When I was pregnant, I put off decorating the Bean’s nursery until the very last minute. I don’t know why I did this – I know it’s something new moms are supposed to be really excited about, but I just wasn’t. Maybe it was the superstitious paranoid in me, not wanting to jinx anything. Or maybe it was just the fact that I was already a procrastinator by nature, who was also enormous and hormonal and cranky and very deep into that “I’m-Pregnant-So-I-Don’t-Have-To” stage. (God, I miss that.) Take your pick.
Anyway, somewhere around the 9-month mark I realized that I had a baby coming in, like, two weeks and hadn’t done any of the Research new moms are supposed to do about Nursery Stuff before actually buying Nursery Stuff. I knew what color the room was, and that was about it.
My wonderful grandparents bought us a crib as a baby gift, but we had to fill it with a mattress. Finally sliding into Nursery Decorating Mode, Daddy Bean and I happily skipped off to our new favorite place Babies R Us, thinking we would just pick something up off the rack. But when we got there we realized it would not be so simple.
We stood there in the crib mattress aisle (yes, there is such a thing), perfectly still, staring upward — two tiny mice caught in the gaze of a giant, hungry lion ready to pounce, jaws wide open and mouth watering for a delicious tiny mouse meal. About twenty different mattresses loomed before us – widely varied in price, firmness, and “other features” like air holes and rubber surfaces. We were at a complete loss.
So we went home mattress-less. Intimidated. Scared. Frustrated.
I immediately got online and Googled “best crib mattress” only to be presented with about 20,000 pages, none of which told me what I wanted to know. The shopping-comparison sites told me the prices of things and where to find them, but not why one might be better than the others. The store sites just wanted us to buy something – anything! – and the customer reviews were too many to sort through, all of varying opinions.
But then I found it. Who could I trust in this dark hour of need? Why, Consumer Reports, of course! Finally, a site that told me what I needed to know: The Best Crib Mattress Money Can Buy, right there on my computer screen. It was the safest. It was the sturdiest. It was the Most for Your Money. I knew all of this to be true because Consumer Reports said so. 
I found the mattress online (at a discount, no less! $99 with free shipping!) and bought that sucker quick, before some other expectant mom might catch a clue and snatch it out from under me. (I don’t think it was actually the last one they had, but the pressure – oh, the pressure – it plays with your mind and makes you think everyone is Out to Get You.)
A week went by and a large box containing our magical, perfect Consumer Reports crib mattress appeared at our front door. Christmas in April! It was glorious. We had done it! See? This parenting thing was going to be a breeze!
Daddy Bean brought it in and opened it up (I was Pregnant-And-Didn’t-Have-To.) As he pulled it out of the box, we were both a little perplexed. It looked fine, just a crib mattress, nothing special. But it was hard. Really hard. Like, brick-hard.
Daddy Bean unwrapped it and put it on the floor and sat on it. “THIS is the mattress we got? It’s so hard! It’ll be like the Bean is sleeping on a rock!”
“It’s the Best Mattress Money Can Buy. That’s what Consumer Reports told me!” I cried. “Consumer Reports said! Consumer Report said!”

[PROBLEM REQUIREMENTS]
Reproduce the crib mattress story starting at "But then I found" and ending at "Reports said so.", swapping in "laptop" wherever "computer" appears.

[STORED DATA]
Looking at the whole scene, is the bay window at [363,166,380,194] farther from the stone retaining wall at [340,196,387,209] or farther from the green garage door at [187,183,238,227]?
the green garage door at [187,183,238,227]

[ANSWER IN FULL]
But then I found it. Who could I trust in this dark hour of need? Why, Consumer Reports, of course! Finally, a site that told me what I needed to know: The Best Crib Mattress Money Can Buy, right there on my laptop screen. It was the safest. It was the sturdiest. It was the Most for Your Money. I knew all of this to be true because Consumer Reports said so.